This summer's destination:
Jerusalem, Israel
I will be leaving in a few weeks for Israel. I'm excited, but of course I have the usual anxiety when it comes to traveling (and the saga continues...)
Anyway, when I mention to people that I'm going to Israel, I get a lot of raised eyebrows and, "Oh, you're going there? Isn't it dangerous?" We all know this land is the holy ground for the world's three major monotheistic religions: Christianity, Judaism and Islam. Though tensions have been uneasy on these grounds for centuries, this place holds so much meaning for so many, and since I'm a history nerd slash having been immersed in a Catholic education for far too long, I'm really excited to go to the place where many of the Bible's stories are supposed to have taken place.

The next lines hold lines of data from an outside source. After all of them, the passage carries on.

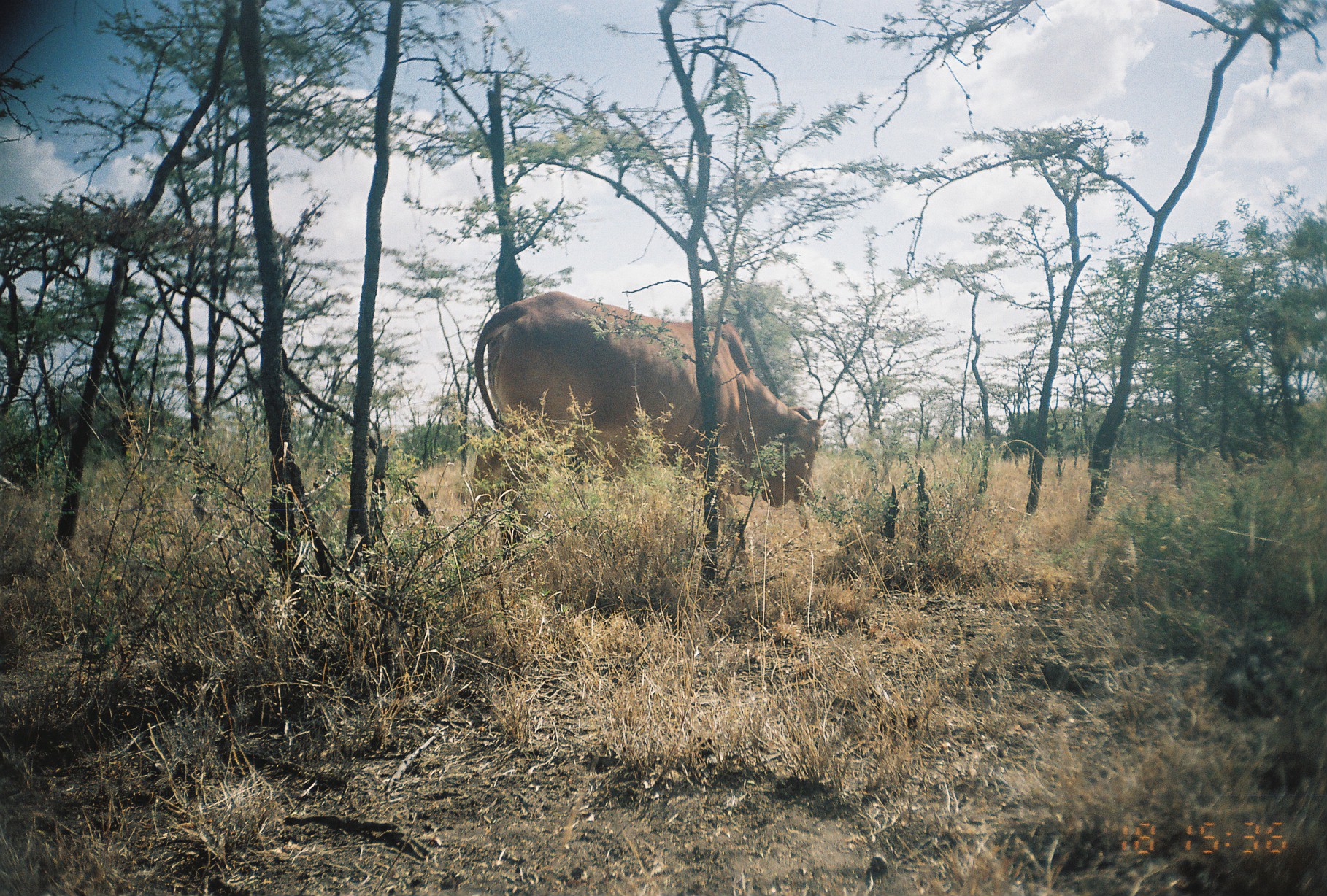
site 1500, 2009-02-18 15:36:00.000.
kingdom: Animalia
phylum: Chordata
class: Mammalia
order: Artiodactyla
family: Bovidae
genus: Bos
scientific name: Bos taurus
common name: domestic cattle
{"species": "Bos taurus (domestic cattle)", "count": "1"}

Personally, religion has always been something abstract to me. What I find truly amazing about it is people's devoutness, that place from where people pull their belief. It's real. I've never felt that organically before, but I admire and respect people that do. On paper I'm a Roman Catholic: I was baptized, "communionized," and confirmed. Had I not gone to Catholic school the latter two probably would not have happened. I can remember the horrified look on my fourth grade religion teacher's face when I went up to receive the Eucharist, the body of Christ, and asked her afterwards if it was OK for me to go up since I had never had a Holy Communion before (of course, by that time the body of Christ was already fully ingested). I was so embarrassed, and in order for me not to be the lone kid in the pew with the token Jewish kid, with my hunger pangs getting the best of me at 10am mass, I begged my parents to sign me up for Holy Communion (which I had to do with a bunch of second graders by the way) so I could receive the body and blood of Christ along with everyone else.
Maybe it was a sign when during my first week of Communion classes I passed out while I was kneeling because the church air was stale and stuffy, or maybe it was the group of murmuring old women's rosary repetitions that got to me, or maybe, the power of Christ did compel me, but really I just didn't eat breakfast. I was brought out to the back where Holy Water was splashed on my face. That woke me up.
What I do remember actually liking were the songs. I loved singing, and I felt I could inject my love for Tina Turner in "Holy, Holy, Holy Lord." I joined the elementary school choir, and later my high school's Gospel Choir where I could really let my inner Tina free, or so I thought. My mom even tried to sign me up with the choir at her old church in Harlem, a real Gospel choir, because I loved it so much. But I think I was way out of my league, so I stuck with my HS choir.
Another story comes to mind when I think about my Catholic school experience:
So, I think this must have been in High School. But we were all invited (forced) to partake in an overnight spiritual retreat. We were all shipped off somewhere upstate for a full day and evening's worth of fun! Prayer, silence, prayer, and, oh, Bible games, yippee! At one moment we had to go to confession. I didn't want to go. I was sick and tired of going anyway, half the time I lied to make up sins because, honestly I couldn't think of anything that would be worth noting. "Uh, I said shut up to my parents..." "Ok, my child, recite two 'Hail Marys' and three 'Our Fathers' and your sins will be absolved.'" Not doing that again. So, I boldly told one of our retreat leaders that I would NOT be doing confession because I can pray to the G upstairs myself. I don't need no middle man. Oh, this one did not go over so well. With horror, she signaled to the other retreat leader and the two women escorted me to the back of the chapel. "Sophia, I am going to ask you a very serious question." She pauses. "Do you believe God is in the floor?" I could only laugh and think, What the hell is this woman talking about!
"Isn't God supposed to be all around us?" I said. "Since I am his child I thought I'd talk to him privately, myself. Why do I need a priest to relay the message?"
They shook their heads and said they were disappointed in me, blah, blah. Whatever, so I went to stupid confession.
I don't know why I thought about all of this while trying to write a post about going to Israel. My Catholic school experience and Israel have no obvious relationship, but I can't help but think about religion when going to a place like Israel (and my partner-in-crime will be going ahead of me on his own sort of spiritual journey)
Religiously-cloaked or not, all I can say is that I am really looking forward to spending time in a place with my partner that has a lot of abstract meaning for the both of us: me being Christian (maybe with some Muslim Hausa ancestors thrown in the lineage and who knows what else) and him being Jewish (and atheist). I look forward to being challenged. To being moved.